PASSAGE:
Case I: If ABC is an acute-angled triangle then we get,

           a = BC = BD + CD ………………………… (i)

Now from the triangle ABD we have,

cos B = BD/AB   

⇒ BD = AB cos B

⇒ BD = c cos B, [since, AB = c]

Again, cos C = CD/AC  

⇒ CD = AC cos C 

⇒ CD = b cos C, [since, AC = b]


Now, substitute the value of BD and CD in equation (i) we get,

        a = c cos B + b cos C         

Note: We observe in the above diagram BD and CD are projections of AB and AC respectively on BC.

Case II: If ABC is an acute-angled triangle then we get,

            a = BC = CD - BD                                           ………………………… (ii)

Now from the triangle ADC we have,

cos C =  CD/AC   

⇒ CD = AC cos C

⇒ CD = b cos C, [since, AC = b]

Again, cos (π - B) = BD/AB  

⇒ BD = AB cos (π - B)



⇒ BD = -c cos B, [since, AB = c and cos (π - θ) = -cos θ]

Now, substitute the value of BD and CD in equation (ii) we get,

       a = b cos C - (-c cos B)

⇒ a = b cos C + c cos B

Case III: If ABC is a right-angled triangle then we get,

             a = BC                                              ………………………… (iii)

and cos B =  BC/AB   

⇒ BC = AB cos B

⇒ BC = c cos B, [since, AB = c]

Now, substitute the value of BC in equation (iii) we get,

       a = c cos B

⇒ a = c cos B +C

⇒ a = c cos B + b cos C, [since C = 90° ⇒ cos C = cos 90 = 0] 

Therefore, in any triangle ABC we get, a = b cos C + c cos B

Similarly, we can prove that the formulae b = c cos A + a cos C and c = a cos B + b cos A.

EXERCISE 1: Write out the triangle proof from "Therefore, in any" to "B + b cos A.", and switch "prove" to "show".
EXERCISE 2: Do these statements agree with the triangle proof? Answer yes or no for each, quoting the words that decide it. (a) In Case I, the value of BD comes from triangle ABD. (b) Case III deals with an obtuse-angled triangle. (c) The note says BD and CD are projections of AB and AC on BC.
Answer from the triangle proof alone.

DATA SUPPLIED:
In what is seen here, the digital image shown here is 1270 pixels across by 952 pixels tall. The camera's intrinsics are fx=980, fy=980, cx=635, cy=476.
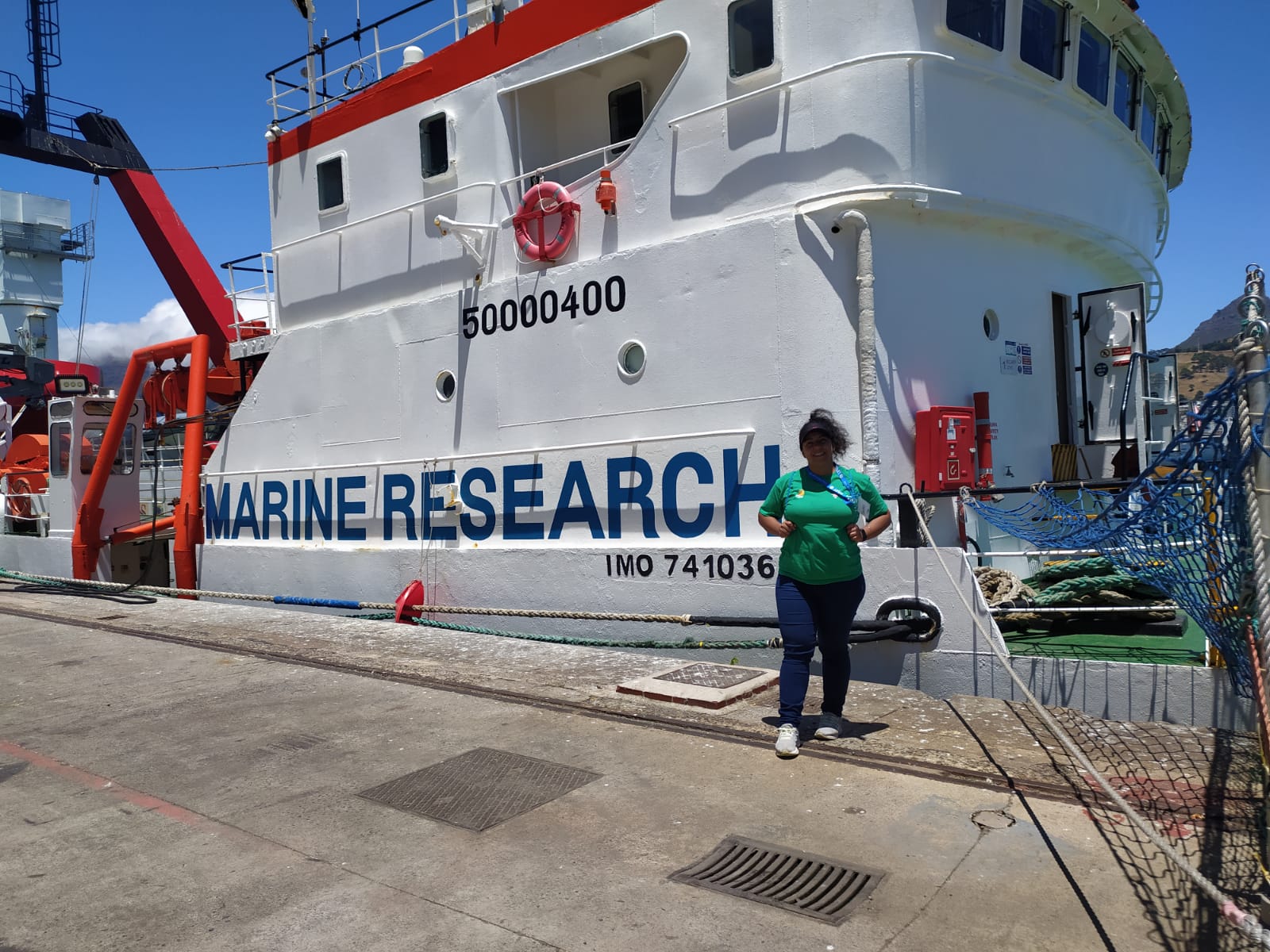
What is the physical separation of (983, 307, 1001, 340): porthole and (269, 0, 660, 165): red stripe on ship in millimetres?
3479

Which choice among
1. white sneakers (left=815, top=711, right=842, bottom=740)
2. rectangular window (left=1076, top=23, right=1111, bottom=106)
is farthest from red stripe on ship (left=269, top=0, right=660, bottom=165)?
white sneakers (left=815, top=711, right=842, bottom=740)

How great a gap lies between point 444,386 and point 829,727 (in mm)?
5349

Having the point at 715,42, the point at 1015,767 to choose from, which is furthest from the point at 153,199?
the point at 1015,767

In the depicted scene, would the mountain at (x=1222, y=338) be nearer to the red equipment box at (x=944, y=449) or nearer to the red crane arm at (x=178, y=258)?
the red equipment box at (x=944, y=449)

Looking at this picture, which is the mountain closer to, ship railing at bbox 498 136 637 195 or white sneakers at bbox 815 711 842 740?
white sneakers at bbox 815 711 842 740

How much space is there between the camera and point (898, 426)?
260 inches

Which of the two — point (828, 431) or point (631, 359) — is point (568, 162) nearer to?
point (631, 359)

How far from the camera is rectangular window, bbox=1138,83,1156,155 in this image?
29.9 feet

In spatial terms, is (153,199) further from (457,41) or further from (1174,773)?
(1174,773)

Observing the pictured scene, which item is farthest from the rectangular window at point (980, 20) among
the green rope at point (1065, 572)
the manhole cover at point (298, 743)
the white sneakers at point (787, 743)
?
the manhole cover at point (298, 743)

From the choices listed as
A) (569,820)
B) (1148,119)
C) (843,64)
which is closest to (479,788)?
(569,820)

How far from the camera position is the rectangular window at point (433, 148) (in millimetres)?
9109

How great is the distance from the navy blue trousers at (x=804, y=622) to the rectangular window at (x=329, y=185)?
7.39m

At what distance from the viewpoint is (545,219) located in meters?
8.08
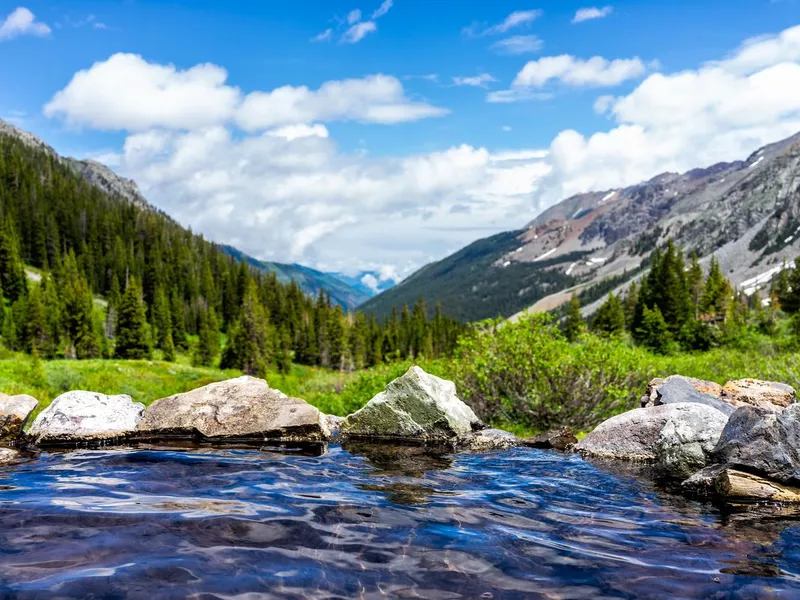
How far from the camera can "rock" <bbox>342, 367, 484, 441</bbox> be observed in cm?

WORKED ANSWER 1:
Therefore, in any triangle ABC we get, a = b cos C + c cos B

Similarly, we can show that the formulae b = c cos A + a cos C and c = a cos B + b cos A.

WORKED ANSWER 2:
(a) Yes: "Now from the triangle ABD we have,"
(b) No: "Case III: If ABC is a right-angled triangle then we get,"
(c) Yes: "BD and CD are projections of AB and AC respectively on BC."